Ah, these little distinctions are so difficult, aren't they .... to get straight that USAiness does not and probably should not equate to Bushiness, this is hard for so many ..... that's the first i knew that you were a jew, Noel, from this recent exchange ..... the guy who first introduced me to computers was a jew, this was way back in the eighties when i thought only my lawyer and accountant would have one, since i wasn't into video games, so even though he could build one for exactly half of the best price i could find for an IBM PC, i turned him down ... anyway we had several long conversations, turned out he was an israeli officer in the '73 war, and a few days following, well after the war was over and clearly decided, he was on leave in a port, Haifa if memory serves, and he saw a ship about to leave, and got on it .... hadn't thought about leaving before, didn't go through much of a thought process, but just saw the ship and got on .... so he sent in a letter of resignation, and did another thing or two to get out of the military, can't recall what, then thinking he had fulfilled all required duty he left on this ship, and eventually landed in the g.w.n., and is still here .... well, he'd forgotten some detail, or they invented some detail after the fact, or something, so they charged him with desertion, and as far as i know the charge still stands, he laughs about it and their whole attitude, wants nothing whatever to do with the zionist project as it is currently constituted ..... i'll PM you some stuff, wouldn't do to broadcast detail on an individual all over the net ... far as i'm concerned, the guy is a credit to his tribe, to the g.w.n., to the species, whatever, he has the distinction of being capable of distinction, where it counts .... shalom



To: Noel de Leon who wrote (112024)8/20/2003 3:41:03 AM
From: Maurice Winn  Read Replies (1) | Respond to of 281500
 
<I hope you can see the difference between Bush and the USA. Bush is a liar, the USA is a concept for the betterment of mankind.
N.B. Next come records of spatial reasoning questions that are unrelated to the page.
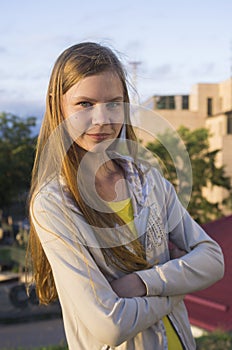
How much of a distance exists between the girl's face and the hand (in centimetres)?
42

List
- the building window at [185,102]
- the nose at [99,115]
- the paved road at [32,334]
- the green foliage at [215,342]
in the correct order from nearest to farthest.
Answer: the nose at [99,115]
the green foliage at [215,342]
the paved road at [32,334]
the building window at [185,102]

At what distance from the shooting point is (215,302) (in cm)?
594

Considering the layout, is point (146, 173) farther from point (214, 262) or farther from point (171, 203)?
point (214, 262)

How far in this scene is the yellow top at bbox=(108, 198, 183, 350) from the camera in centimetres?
166

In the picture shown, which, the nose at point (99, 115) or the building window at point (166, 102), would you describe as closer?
the nose at point (99, 115)

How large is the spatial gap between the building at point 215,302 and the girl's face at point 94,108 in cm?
355

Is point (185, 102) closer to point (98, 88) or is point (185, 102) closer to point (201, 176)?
point (201, 176)

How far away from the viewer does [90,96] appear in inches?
61.1

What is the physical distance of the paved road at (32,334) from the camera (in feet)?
33.4

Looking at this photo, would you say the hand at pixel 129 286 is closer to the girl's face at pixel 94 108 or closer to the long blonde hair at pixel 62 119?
the long blonde hair at pixel 62 119

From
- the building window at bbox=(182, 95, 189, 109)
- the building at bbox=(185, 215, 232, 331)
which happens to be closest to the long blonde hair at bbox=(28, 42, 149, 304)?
the building at bbox=(185, 215, 232, 331)

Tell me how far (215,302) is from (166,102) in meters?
32.5

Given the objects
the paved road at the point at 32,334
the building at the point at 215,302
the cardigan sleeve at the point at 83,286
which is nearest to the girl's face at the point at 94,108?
the cardigan sleeve at the point at 83,286

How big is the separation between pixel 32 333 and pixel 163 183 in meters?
9.93
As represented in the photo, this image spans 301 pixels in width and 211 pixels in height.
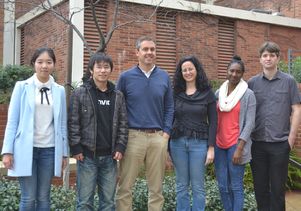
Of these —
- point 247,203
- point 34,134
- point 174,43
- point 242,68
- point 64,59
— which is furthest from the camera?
point 174,43

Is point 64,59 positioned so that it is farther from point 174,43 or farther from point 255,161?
point 255,161

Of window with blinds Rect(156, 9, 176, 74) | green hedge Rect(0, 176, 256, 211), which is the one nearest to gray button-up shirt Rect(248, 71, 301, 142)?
green hedge Rect(0, 176, 256, 211)

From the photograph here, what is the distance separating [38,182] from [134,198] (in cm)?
179

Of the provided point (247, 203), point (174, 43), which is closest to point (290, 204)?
point (247, 203)

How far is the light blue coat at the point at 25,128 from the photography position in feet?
13.4

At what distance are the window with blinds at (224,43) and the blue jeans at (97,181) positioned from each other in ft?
29.8

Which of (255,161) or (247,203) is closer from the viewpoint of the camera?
(255,161)

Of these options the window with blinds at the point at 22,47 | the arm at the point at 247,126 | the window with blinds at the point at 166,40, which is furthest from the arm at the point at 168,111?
the window with blinds at the point at 22,47

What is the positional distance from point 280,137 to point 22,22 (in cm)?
1087

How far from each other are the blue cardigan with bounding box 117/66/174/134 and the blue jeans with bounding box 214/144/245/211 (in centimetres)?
74

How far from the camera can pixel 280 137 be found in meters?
4.68

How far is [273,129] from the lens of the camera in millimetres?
4688

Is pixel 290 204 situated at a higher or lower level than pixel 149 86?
lower

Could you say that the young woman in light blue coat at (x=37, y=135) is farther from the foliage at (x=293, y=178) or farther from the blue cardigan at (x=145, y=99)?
the foliage at (x=293, y=178)
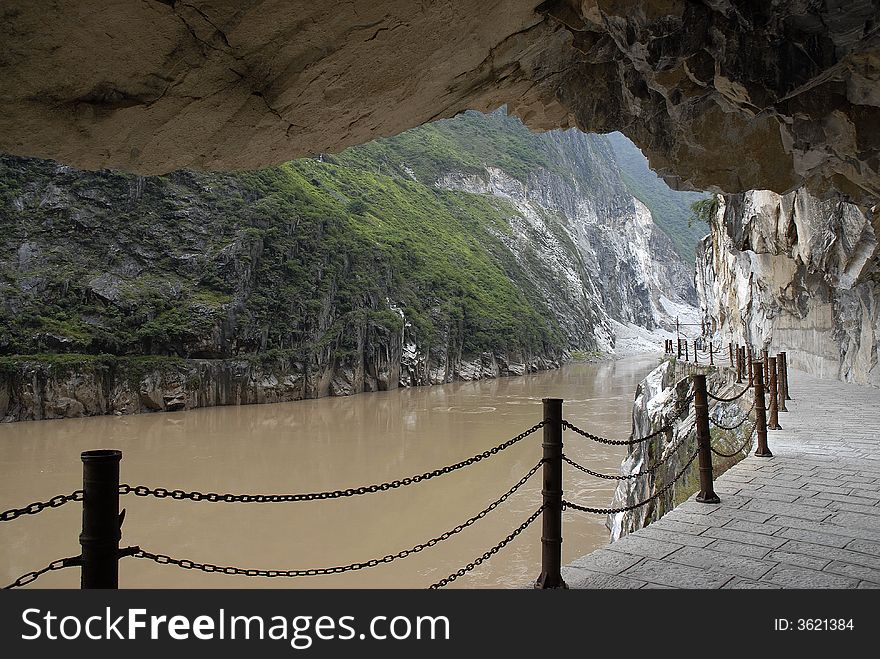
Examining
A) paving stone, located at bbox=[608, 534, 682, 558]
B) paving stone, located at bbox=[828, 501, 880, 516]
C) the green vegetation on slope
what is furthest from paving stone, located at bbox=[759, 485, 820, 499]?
the green vegetation on slope

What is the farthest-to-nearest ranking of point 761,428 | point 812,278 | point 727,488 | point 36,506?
point 812,278 → point 761,428 → point 727,488 → point 36,506

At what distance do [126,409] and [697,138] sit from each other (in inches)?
926

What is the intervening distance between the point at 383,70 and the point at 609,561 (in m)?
4.05

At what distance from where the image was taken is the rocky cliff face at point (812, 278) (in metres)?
11.2

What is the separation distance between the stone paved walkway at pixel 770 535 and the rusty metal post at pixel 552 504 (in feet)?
0.49

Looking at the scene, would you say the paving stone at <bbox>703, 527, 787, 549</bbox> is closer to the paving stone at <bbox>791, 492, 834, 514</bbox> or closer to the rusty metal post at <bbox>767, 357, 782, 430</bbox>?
the paving stone at <bbox>791, 492, 834, 514</bbox>

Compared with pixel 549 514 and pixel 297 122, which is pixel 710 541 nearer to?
pixel 549 514

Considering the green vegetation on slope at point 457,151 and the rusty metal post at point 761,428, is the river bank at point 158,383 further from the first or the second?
the green vegetation on slope at point 457,151

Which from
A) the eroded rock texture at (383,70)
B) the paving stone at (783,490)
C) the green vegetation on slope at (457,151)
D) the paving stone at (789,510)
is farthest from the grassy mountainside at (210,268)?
the paving stone at (789,510)

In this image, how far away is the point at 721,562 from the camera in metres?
3.75

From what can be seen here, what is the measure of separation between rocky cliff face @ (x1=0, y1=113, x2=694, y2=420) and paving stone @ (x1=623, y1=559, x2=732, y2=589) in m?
23.6

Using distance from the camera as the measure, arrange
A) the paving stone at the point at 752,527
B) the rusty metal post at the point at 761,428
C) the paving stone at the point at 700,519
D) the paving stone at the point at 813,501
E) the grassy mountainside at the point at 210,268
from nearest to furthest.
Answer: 1. the paving stone at the point at 752,527
2. the paving stone at the point at 700,519
3. the paving stone at the point at 813,501
4. the rusty metal post at the point at 761,428
5. the grassy mountainside at the point at 210,268

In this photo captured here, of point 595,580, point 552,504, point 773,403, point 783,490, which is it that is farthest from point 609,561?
point 773,403

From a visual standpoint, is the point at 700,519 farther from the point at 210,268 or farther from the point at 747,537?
the point at 210,268
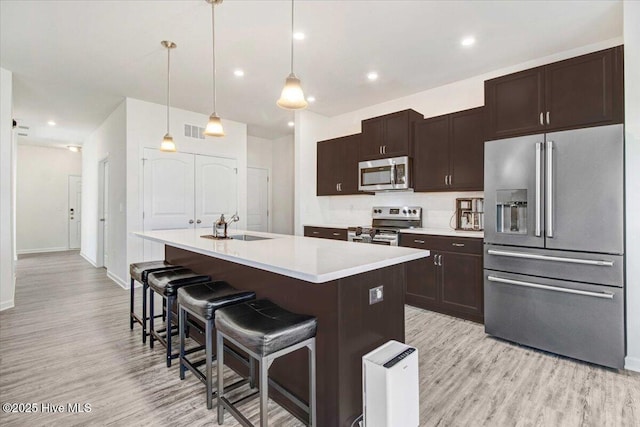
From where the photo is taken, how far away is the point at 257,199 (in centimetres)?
725

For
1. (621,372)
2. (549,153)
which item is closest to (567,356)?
(621,372)

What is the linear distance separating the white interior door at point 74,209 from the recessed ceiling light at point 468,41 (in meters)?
9.86

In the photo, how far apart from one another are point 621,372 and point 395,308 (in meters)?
1.92

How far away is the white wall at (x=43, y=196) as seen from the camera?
7918 mm

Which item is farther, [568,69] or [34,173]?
[34,173]

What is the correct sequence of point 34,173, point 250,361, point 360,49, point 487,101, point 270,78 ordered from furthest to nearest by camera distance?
1. point 34,173
2. point 270,78
3. point 360,49
4. point 487,101
5. point 250,361

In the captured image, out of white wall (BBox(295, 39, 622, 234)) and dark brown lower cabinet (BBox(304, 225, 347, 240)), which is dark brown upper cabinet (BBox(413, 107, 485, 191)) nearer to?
white wall (BBox(295, 39, 622, 234))

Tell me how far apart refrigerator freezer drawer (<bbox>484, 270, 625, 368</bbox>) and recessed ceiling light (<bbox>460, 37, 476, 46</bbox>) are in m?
2.27

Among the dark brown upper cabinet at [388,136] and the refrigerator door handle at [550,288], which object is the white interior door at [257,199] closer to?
the dark brown upper cabinet at [388,136]

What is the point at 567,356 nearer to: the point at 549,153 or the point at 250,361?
the point at 549,153

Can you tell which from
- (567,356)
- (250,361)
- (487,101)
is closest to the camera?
(250,361)

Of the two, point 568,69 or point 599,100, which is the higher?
point 568,69

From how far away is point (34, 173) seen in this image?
8055 mm

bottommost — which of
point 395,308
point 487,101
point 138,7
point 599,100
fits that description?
point 395,308
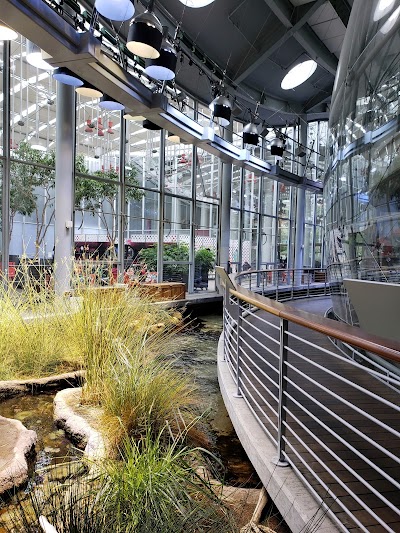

Equating the two is an insult to the USA. >

Noel, because people have such difficulty in separating their own interests from other interests, companies and countries build clear dividing lines so the individual and the company or state remain as clearly separate entities.

The USA constitution does a fairly good job of maintaining the separation and mostly people understand the difference. The current government isn't the country. The country is the constitution, the laws, the public. It is not King George II and cronies.

When criticizing the government in most countries, it leads to accusations of being against the country and invitations to leave if you don't like it are made. Which shows how ignorant the accusers are.

In plenty of countries, such as Saddam's, the difference between the country and the boss is trivial and any criticism is fatal as it is considered treason. That's why Saddam got 100% vote. But King George II was elected by only about 25% of the electorate. Yet King George II has great support whereas Saddam had little.

<"...spends his whole time on SI hurling insults at his native country and his native religion." > Native religion?!! Giggle. As though one is supposed to check one's brain at the door when born and not consider the possibility that parental superstitions and governmental pretensions are anything less than The Eternal Word.

I wonder if Bill Clinton was considered as being "The Country" by those who now equate The Presidency with The Country. I doubt that they thought vituperative criticism of President Bill was UnAmerican.

It seems that there are some dead soldiers' relatives who consider that maybe the war involved some mistaken thinking, or exaggeration, or even deception, or possibly outright lying, or criminal fraud and impeachable treasonable treachery against the American people whose Congress is supposed to wage war with truth and facts, not by being misled, beguiled and conned.

The great strength of the USA is that the battle will be fought in the electorates, courts, congress and senate and be it Clinton or Bush, they are subject to the final decision of others. Bush can't pull out a pistol and kill the opposition.